Old logs are not appearing in Grafana

By default, Promtail starts tailing from the end of the file (current position). If you want to ingest historical logs, delete the positions file and restart Promtail:

sudo systemctl stop promtail
sudo rm /var/lib/promtail/positions.yaml
sudo systemctl start promtail

Be careful doing this in production — it will re-ingest everything from the beginning.

Best Practices

Set up log retention in Loki

Without retention, Loki will store logs forever and eventually fill your disk. Add a retention period to loki-config.yaml under the limits_config section:

limits_config:
  retention_period: 30d

compactor:
  working_directory: /var/lib/loki/compactor
  retention_enabled: true

Thirty days is a reasonable default for most setups. Adjust based on your disk capacity and compliance requirements.

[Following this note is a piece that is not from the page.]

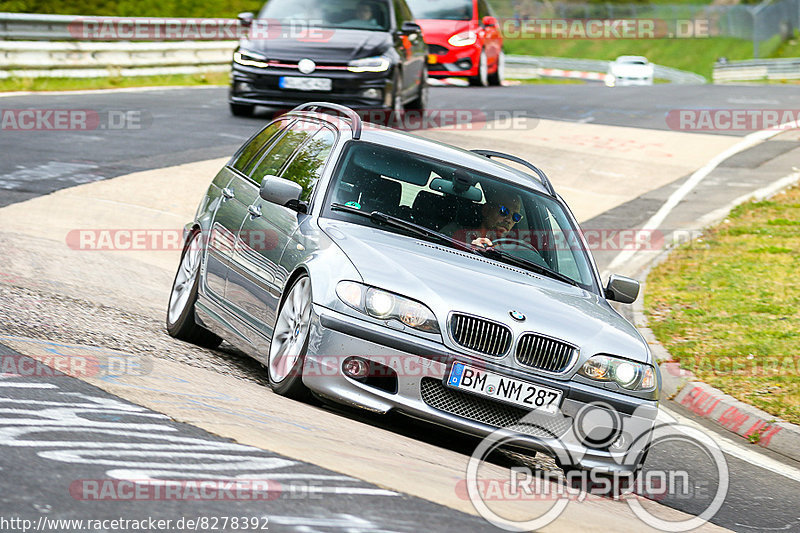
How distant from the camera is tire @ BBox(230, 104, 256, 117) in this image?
65.3 feet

Use structured logging in your applications

Loki is far more useful when your application emits JSON logs. Instead of:

2026-05-09 10:34:22 ERROR failed to connect to database

Emit:

{"time":"2026-05-09T10:34:22Z","level":"error","msg":"failed to connect to database","db":"postgres","attempt":3}

You can then parse those fields in LogQL and filter by level, db, or any other field without grep-style string matching.

Add resource limits to the systemd services

Prevent Loki from consuming unbounded memory by adding limits to the service unit:

[Service]
MemoryLimit=512M
CPUQuota=50%

Restart the service after editing the unit file with sudo systemctl daemon-reload && sudo systemctl restart loki.

Protect Loki behind a reverse proxy for remote access

The default Loki setup has no authentication. If you need to access it from outside the server, put it behind an Nginx reverse proxy with HTTP basic auth or integrate it with Grafana’s built-in auth proxy. Never expose port 3100 directly to the internet.

Monitor Loki itself with Prometheus

Loki exposes Prometheus metrics at http://localhost:3100/metrics. Add it as a scrape target in your prometheus.yml to track ingestion rates, chunk counts, and query latency — so you know if your logging pipeline itself is healthy.

Conclusion

You now have a working log aggregation pipeline on Ubuntu. Loki is receiving logs, Promtail is shipping them from /var/log/, and Grafana is ready to query and visualize them. The key things you set up:

• Loki as a lightweight log storage backend running on port 3100
• Promtail as a log tailing agent attached to system log files
• Both services managed by systemd, running under dedicated low-privilege users
• Loki connected to Grafana as a data source

From here, a natural next step is to add Promtail to your other servers — point each one at the same central Loki instance and use the host label to tell them apart. You can also explore Loki alerting rules, which let you trigger alerts based on log content (for example, fire an alert when more than 10 authentication failures appear per minute), and pipe those alerts through Prometheus Alertmanager or Grafana’s own alerting system.

The combination of Prometheus for metrics and Loki for logs, both displayed in Grafana, gives you observability coverage that would have required a much larger and more expensive toolset just a few years ago.